Premiere of "Roofsliding" at BYU's Pardoe Theatre March 21

Play by Morag Plaice Shepherd examines the dark side of friendship

“Roofsliding,” a new play written by Brigham Young University theatre and media arts graduate student Morag Plaice Shepherd, will premiere Friday, March 21, in the Pardoe Theatre at Brigham Young University.

The play will be performed through Friday, April 4, except Sundays and Mondays. Evening performances, including dress rehearsals on March 19 and 20, will begin at 7:30 p.m. The matinee performance on Saturday, March 29, will begin at 2 p.m. Tickets are $14 for the general public or $9 for weeknight tickets and $10 for weekend tickets with a BYU or student ID. Tickets to dress rehearsal performances and the Saturday matinee are $7.

To purchase tickets, visit the Fine Arts Ticket Office, performance.byu.edu or call (801) 422-4322.

Hearing neighborhood sounds through their Scottish row house walls, the three families in “Roofsliding” begin to reveal their desires and weaknesses. Competition heats up as friends engage in a rivalry worthy of the greatest soccer match ever played — but are these best friends their own worst enemies?

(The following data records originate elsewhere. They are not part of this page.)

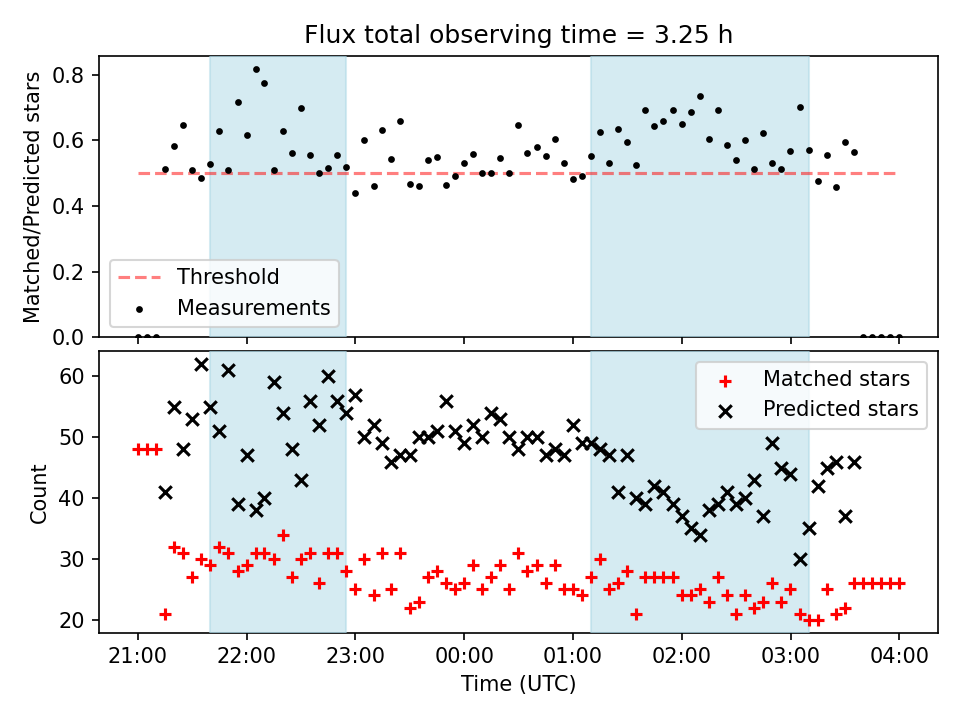 Flux total observing time = 3.25 h

Matched/Predicted stars

0.8
0.6
0.4
0.2
0.0

Threshold
Measurements

Count

60
50
40
30
20

Matched stars
Predicted stars

21:00
22:00
23:00
00:00
01:00
02:00
03:00
04:00

Time (UTC)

“There is a new awareness about those close to us who do not support us a hundred percent of the time,” said dramaturge Eric Perkins. “This is not a requiem for ‘yes-men,’ but rather a consciousness that many people have associates who do not always positively influence their lives. As the Scottish proverb goes, ‘False friends are worse than bitter enemies,’” Perkins said.

In approaching this new work, director and Theatre and Media Arts Department chair Rodger Sorensen recalled his own days of curiosity, imagination and possibility spent in his favorite childhood place — the backyard — as he pondered the themes and messages in “Roofsliding.”

“Backyards were filled with breached and broken boundaries, chaotic networks of trails and hiding places, shadows, crickets, spiders, snakes,” Sorensen said. “We owned that world, the great wonder of our lives. What was beyond the borders of our sight? What would we become when we broke those barriers? What would it be like, and when would we begin thejourney?”

The cast includes Lauren Noll as Francis, Allison Belnap as Granny, Andrew Veenstra as James, Caitlin Wise as Janice, Julie Saunders as Mum, Maggie Laurencell as Alex, Brighton Hertford as Rachael, Hank Florence as Cirks, Matt Duncan and Spencer Duncan as McKay and Leah Florence as Michelle.

Joining Sorensen on the production staff are Eric Perkins, dramaturg; Mitchell Glass, production stage manager; Jennifer Mortensen, scenic designer; Hollie Tippetts, costume designer; Melissa Luke, makeup and hair designer; Matthew Georgeson, lighting designer; Christina Tibbetts, sound designer; and Emily Burnworth, dialect coach.